Additionally, the progressive tax system reduces the incentive to generate new wealth as its marginal income tax rates and capital gains taxes punish those who generate more earned income and investment generated wealth.
The state could easily rectify the current situation by eliminating all subsidies to individuals and corporations and stop taxing income and wealth.
1. “War on Poverty.” Http://budget.house.gov/uploadedfiles/war_on_poverty.pdf. United States House of Representatives , 3 Mar. 2014. Web. 8 Apr. 2017.

Can anyone dispute these statements?

 Walter E. Williams is a professor of economics at George Mason University and well known liberty loving commentator who has long spoke of the injustice of taxation and links it to state sponsored robbery.  His view can be validated in the following statement.

“Government income redistribution programs produce the same result as theft. In fact, that’s what a thief does; he redistributes income. The difference between government and thievery is mostly a matter of legality.”

Can anyone argue that one does not pay taxes under threat of punishment by the federal government?  Imagine, if you refused to pay the state. At best, you would be fined and at worst, you would be both fined and jailed.

Thomas Sowell, another brilliant economist and liberty loving commentator also spoke of the questionable action by the state when they take the fruits of labor from one hard-working individual and give it to another.  https://i1.wp.com/mccluresmagazine.com/wp-content/uploads/2014/09/thomas-sowell-mcclures-magazine-659x412.jpg

“What do you call it when someone steals someone else’s money secretly? Theft. What do you call it when someone takes someone else’s money openly by force? Robbery. What do you call it when a politician takes someone else’s money in taxes and gives it to someone who is more likely to vote for him? Social Justice”.

Are there any flaws in Williams’ or Sowell’s theses?

War on Poverty has failed

There is a very good article by Arthur Brooks of the American Enterprise Institute titled The dignity deficit: Reclaiming Americans’ sense of purpose.  The piece speaks of the improbable Trump victory and postulates the win came about because of the anger of those citizens left behind economically in America.  This thesis explaining Trump’s win is not unique, many political pundits have offered the same.  However, Brooks extends the story by going back to LBJ’s War on Poverty. Brooks highlights in his article the plight of a poor Kentuckian named Tom Fletcher. Fletcher, despite government assistance (welfare) is never was able to escape poverty.

In 1966, when the War on Poverty programs were finally up and running, the national poverty rate stood at 14.7 percent. By 2014, it stood at 14.8 percent. In other words, the United States had spent trillions of dollars but seen no reduction in the poverty rate.1

There are millions more Tom Fletchers that Twenty trillion dollars of government largess has not helped and they voted in November, 2016.

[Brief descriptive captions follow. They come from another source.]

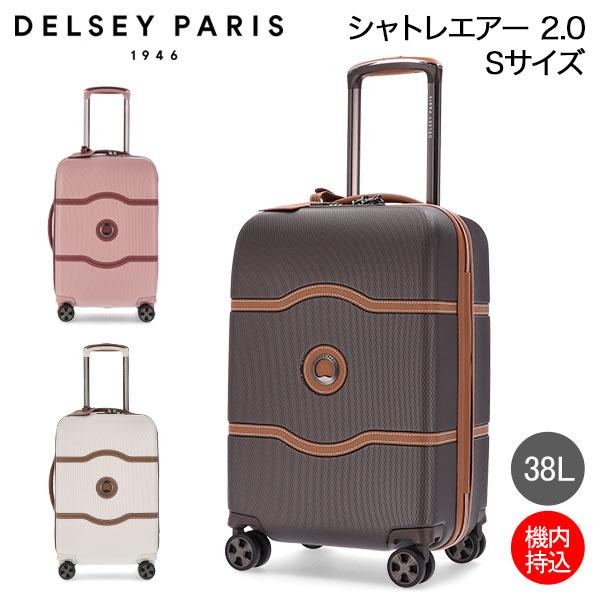 [あす着] デルセー DELSEY スーツケース 機内持ち込み 38L CHATELET AIR 2.0 Sサイズ シャトレ エアー キャリーケース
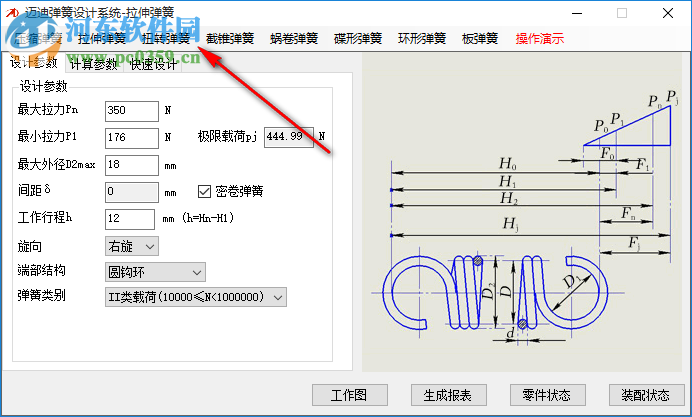 邁迪彈簧設(shè)計(jì)系統(tǒng) 5.2.0 官方版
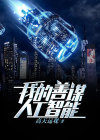 我看人工智能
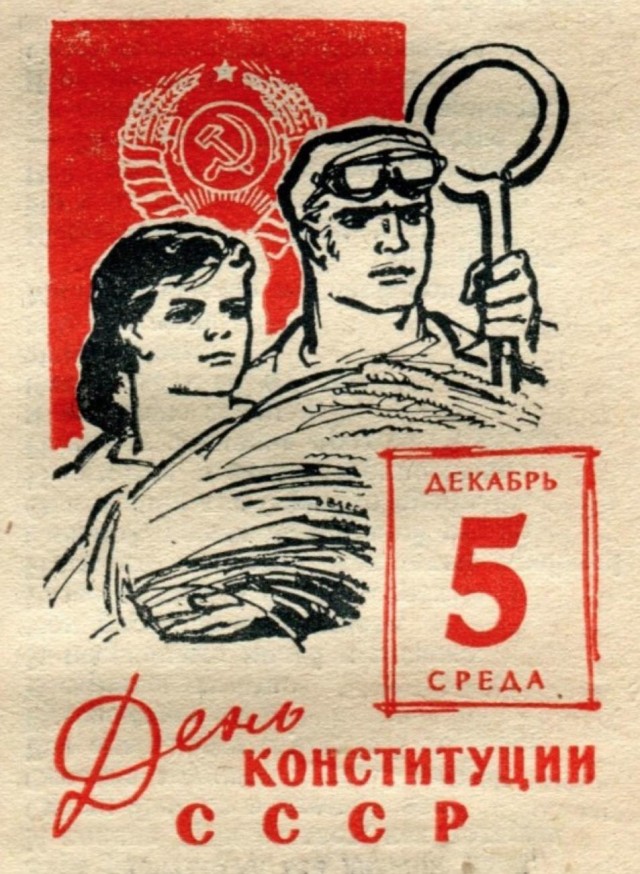 Наш главный закон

The solution to poverty is to go back to fundamental economic principles. If you want more of something, then do not tax it. However, this axiom is ignored by statists and we have many Americans being left behind. The solution is simple, stop taxing the fruits of labor (wealth) and you will see more fruit.

The same principle holds true for government regulations that stifle labor and subsequent wealth generation. If you you want less friction on labor which will lead to more wealth creation, stop unnecessary regulation of the actions that generate wealth.

  1. Brooks, Arthur C. “The Dignity Deficit: Reclaiming Americans’ Sense of Purpose.” American Enterprise Institute. Foreign Affairs, 13 Feb. 2017. Web. 09 Mar. 2017.